Harley-Davidson executives have had a change of heart and they will be meeting with President Donald Trump to discuss U.S. manufacturing laws after all.

The motorcycle company noted that it had met with three of the last five U.S. presidents to discuss the topic, including Ronald Reagan, George W. Bush and Bill Clinton. The move marks a change of heart from Harley-Davidson's previous statement that it would not be meeting with the White House to discuss the matter, but the two will in fact meet on Thursday.

What the company had originally said

The bike manufacturer had previously announced that it had cancelled its meeting with President Trump as the company had no interest in meeting with the current administration to discuss where the future of manufacturing lies in the U.S.

Harley-Davidson said that it had not confirmed a meeting with the current administration as this was purely speculation.

However, the company did not miss a chance to toot its own horn by mentioning how politicians often involve Harley-Davidson when discussing what's ahead for America. We live in a time when many U.S. companies are outsourcing their labor, cutting costs but potentially sacrificing product quality and creating jobs with slave wages to keep their business afloat. It is believed that Harley-Davidson chose to initially stop a meeting with the White House due to fear of a mass protest, but the company changed its mind with the hopes of finding common ground with politicians that will ultimately help add jobs and improve the quality of products in this country.
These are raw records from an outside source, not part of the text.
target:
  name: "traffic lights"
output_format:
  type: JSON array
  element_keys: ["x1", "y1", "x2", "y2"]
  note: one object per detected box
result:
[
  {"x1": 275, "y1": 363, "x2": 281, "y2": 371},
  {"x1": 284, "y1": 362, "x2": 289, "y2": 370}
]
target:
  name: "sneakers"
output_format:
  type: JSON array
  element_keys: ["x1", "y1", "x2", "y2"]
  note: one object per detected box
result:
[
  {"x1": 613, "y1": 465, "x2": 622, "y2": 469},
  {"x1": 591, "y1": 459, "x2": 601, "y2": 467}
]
The Milwaukee-based company issued the following message via Twitter:

Who else is involved in helping U.S. manufacturing?

One of the big names that is working closely with Trump to help out this country's labor is Elon Musk, CEO of Tesla and SpaceX.

The tech wiz has revolutionized the automotive industry with hybrid and electric vehicles, a majority of which are manufactured stateside. Musk is part of two advisory committees that work closely with the president, including the economic advisory board and the Manufacturing Jobs Initiative.

The Tesla boss has met with the POTUS on two separate occasions to discuss the possibility of bringing back jobs to America, one of Trump's main objectives. The president hopes to impose heavy taxes on companies that outsource their labor in order to achieve this goal.